### EXERCISE REQUIREMENTS
Reproduce the part of the railroad union text starting with "The Brotherhood of Maintenance of Way Employes (BMWE)" and going on through "and financial trouble.".

### TEXT
The Brotherhood of Maintenance of Way Employes (BMWE) – later to become the Brotherhood of Maintenance of Way Employes Division of the International Brotherhood of Teamsters (BMWED) – is a national union representing the workers who build and maintain the tracks, bridges, buildings and other structures on the railroads of the United States.

History

Founded by John T Wilson in July 1887 at Demopolis, Alabama. Wilson met with other section foreman to discuss mutual problems of low wages, the hazards of their work, and the insecurity of their families. They decided to form, the Order of Railroad Trackmen to assist fellow railroad workers in times of sickness and financial trouble.
Once an international union with over 350,000 members in the United States and Canada, automation, the rise of the trucking and airline industries, coupled with railroad mergers have depleted the ranks of the BMWED to under 40,000 members.

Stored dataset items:
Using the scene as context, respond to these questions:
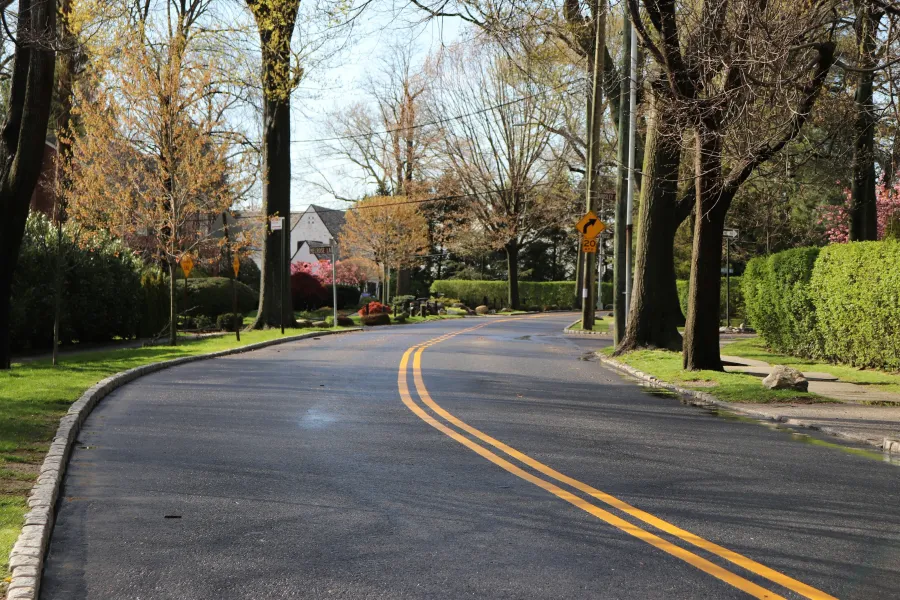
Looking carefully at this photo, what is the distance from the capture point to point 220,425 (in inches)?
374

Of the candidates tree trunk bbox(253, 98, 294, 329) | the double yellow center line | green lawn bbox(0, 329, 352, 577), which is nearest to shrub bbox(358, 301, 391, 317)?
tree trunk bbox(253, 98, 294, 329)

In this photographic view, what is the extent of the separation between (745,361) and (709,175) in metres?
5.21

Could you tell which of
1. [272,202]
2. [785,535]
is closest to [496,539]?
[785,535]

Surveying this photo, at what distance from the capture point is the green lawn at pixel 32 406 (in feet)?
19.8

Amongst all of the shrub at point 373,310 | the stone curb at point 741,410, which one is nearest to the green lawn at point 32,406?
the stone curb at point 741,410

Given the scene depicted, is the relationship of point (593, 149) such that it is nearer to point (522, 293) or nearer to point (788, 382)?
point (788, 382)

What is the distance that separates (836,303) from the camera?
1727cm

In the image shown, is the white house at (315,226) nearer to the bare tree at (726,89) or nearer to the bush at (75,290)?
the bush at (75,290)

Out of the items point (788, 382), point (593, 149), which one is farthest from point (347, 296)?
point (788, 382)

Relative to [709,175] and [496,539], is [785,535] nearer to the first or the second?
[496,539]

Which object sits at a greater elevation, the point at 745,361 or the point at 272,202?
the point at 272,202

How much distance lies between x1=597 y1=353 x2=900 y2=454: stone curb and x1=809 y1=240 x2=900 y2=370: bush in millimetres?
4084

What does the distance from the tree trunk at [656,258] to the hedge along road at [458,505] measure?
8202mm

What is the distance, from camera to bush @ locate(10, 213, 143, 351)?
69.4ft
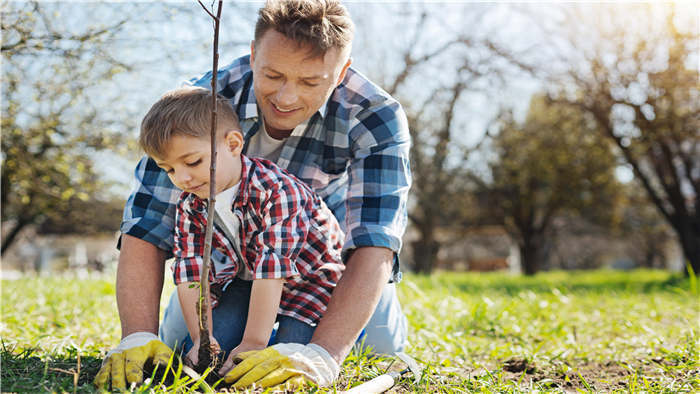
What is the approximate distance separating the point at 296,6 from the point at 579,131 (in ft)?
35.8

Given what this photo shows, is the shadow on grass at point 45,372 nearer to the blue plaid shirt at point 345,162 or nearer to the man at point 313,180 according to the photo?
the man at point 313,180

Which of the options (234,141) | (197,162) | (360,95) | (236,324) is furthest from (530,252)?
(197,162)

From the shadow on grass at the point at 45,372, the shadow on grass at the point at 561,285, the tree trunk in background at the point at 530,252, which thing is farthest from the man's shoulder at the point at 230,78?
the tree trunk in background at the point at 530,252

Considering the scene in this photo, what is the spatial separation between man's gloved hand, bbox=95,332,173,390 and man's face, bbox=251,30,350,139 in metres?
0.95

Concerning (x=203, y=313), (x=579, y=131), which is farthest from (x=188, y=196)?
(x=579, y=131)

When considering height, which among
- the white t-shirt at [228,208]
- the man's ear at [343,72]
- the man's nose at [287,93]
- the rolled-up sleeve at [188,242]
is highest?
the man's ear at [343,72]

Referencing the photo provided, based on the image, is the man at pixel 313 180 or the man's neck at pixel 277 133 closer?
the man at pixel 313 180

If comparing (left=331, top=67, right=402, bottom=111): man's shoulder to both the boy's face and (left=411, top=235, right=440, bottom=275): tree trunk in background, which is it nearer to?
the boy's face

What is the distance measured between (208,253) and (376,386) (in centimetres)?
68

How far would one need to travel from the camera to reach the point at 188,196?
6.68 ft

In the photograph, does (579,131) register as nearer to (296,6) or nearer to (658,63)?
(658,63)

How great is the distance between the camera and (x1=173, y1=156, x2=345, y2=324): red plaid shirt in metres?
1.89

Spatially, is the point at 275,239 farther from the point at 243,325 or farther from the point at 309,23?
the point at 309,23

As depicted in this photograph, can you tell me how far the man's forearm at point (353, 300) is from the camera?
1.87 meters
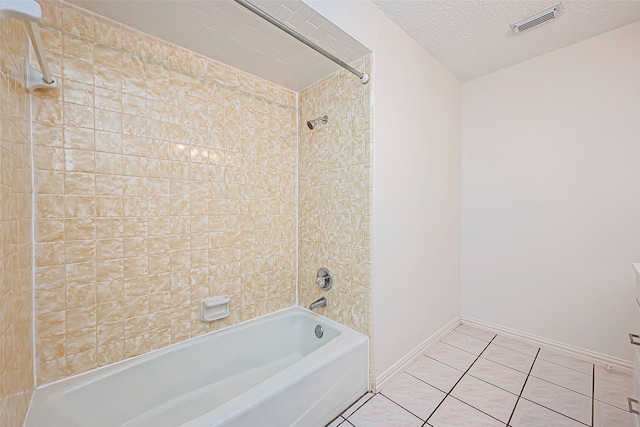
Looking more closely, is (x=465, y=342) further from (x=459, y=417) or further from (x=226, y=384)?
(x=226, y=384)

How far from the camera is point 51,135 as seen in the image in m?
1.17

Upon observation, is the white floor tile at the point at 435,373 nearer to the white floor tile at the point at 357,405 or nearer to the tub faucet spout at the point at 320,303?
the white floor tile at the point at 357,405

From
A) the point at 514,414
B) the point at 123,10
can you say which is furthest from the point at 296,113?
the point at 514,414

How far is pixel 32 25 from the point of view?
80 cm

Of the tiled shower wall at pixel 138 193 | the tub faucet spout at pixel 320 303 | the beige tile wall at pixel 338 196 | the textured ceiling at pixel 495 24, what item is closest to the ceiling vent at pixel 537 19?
...
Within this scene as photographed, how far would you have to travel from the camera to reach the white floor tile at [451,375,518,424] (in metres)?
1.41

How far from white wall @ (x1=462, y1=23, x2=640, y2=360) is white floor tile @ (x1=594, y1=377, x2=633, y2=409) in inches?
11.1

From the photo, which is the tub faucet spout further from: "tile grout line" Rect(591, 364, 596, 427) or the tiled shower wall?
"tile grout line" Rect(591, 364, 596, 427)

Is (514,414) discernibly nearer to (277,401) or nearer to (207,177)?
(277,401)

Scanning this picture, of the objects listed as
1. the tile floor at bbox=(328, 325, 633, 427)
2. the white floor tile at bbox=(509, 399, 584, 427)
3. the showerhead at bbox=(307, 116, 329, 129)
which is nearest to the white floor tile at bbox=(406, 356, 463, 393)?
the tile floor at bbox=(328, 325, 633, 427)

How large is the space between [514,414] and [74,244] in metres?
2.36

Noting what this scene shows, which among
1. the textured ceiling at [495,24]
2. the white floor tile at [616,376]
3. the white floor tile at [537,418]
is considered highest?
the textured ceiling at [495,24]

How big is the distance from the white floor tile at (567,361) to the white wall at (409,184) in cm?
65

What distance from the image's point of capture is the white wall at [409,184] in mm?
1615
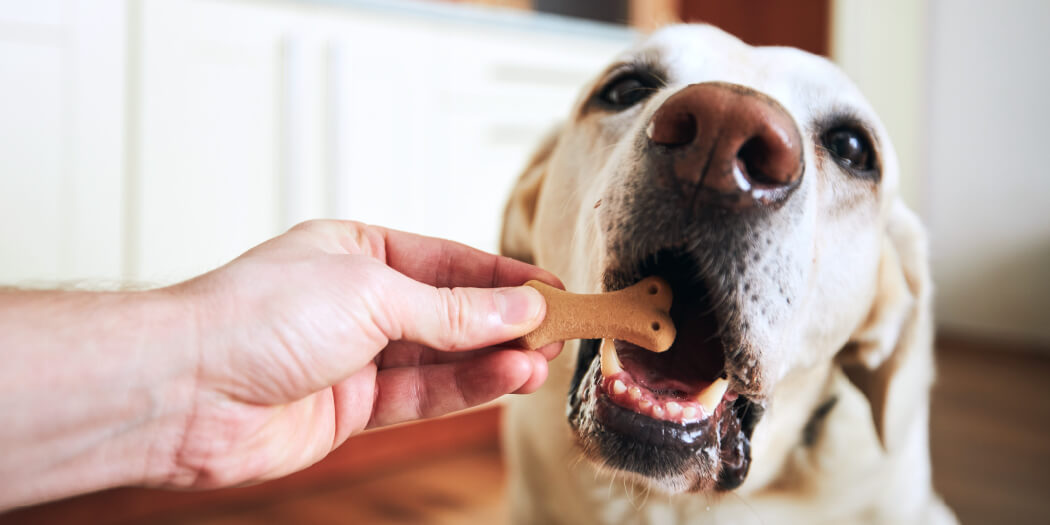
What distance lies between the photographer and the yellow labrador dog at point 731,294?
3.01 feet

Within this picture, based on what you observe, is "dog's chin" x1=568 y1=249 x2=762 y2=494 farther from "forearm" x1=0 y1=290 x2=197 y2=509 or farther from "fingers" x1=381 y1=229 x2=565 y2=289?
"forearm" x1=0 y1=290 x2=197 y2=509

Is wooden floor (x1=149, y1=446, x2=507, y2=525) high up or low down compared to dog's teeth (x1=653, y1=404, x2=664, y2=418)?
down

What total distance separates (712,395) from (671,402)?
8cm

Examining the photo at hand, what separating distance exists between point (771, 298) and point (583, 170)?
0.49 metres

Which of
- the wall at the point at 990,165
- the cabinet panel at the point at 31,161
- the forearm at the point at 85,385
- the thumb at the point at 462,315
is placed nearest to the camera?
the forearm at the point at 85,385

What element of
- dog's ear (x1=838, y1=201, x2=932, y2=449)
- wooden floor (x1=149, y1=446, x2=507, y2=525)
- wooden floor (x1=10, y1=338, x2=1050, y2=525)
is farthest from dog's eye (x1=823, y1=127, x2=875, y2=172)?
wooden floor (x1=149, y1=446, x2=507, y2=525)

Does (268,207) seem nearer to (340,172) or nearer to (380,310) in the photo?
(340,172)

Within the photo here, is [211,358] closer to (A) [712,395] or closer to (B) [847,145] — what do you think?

### WRITTEN SOLUTION
The Brotherhood of Maintenance of Way Employes (BMWE) – later to become the Brotherhood of Maintenance of Way Employes Division of the International Brotherhood of Teamsters (BMWED) – is a national union representing the workers who build and maintain the tracks, bridges, buildings and other structures on the railroads of the United States.

History

Founded by John T Wilson in July 1887 at Demopolis, Alabama. Wilson met with other section foreman to discuss mutual problems of low wages, the hazards of their work, and the insecurity of their families. They decided to form, the Order of Railroad Trackmen to assist fellow railroad workers in times of sickness and financial trouble.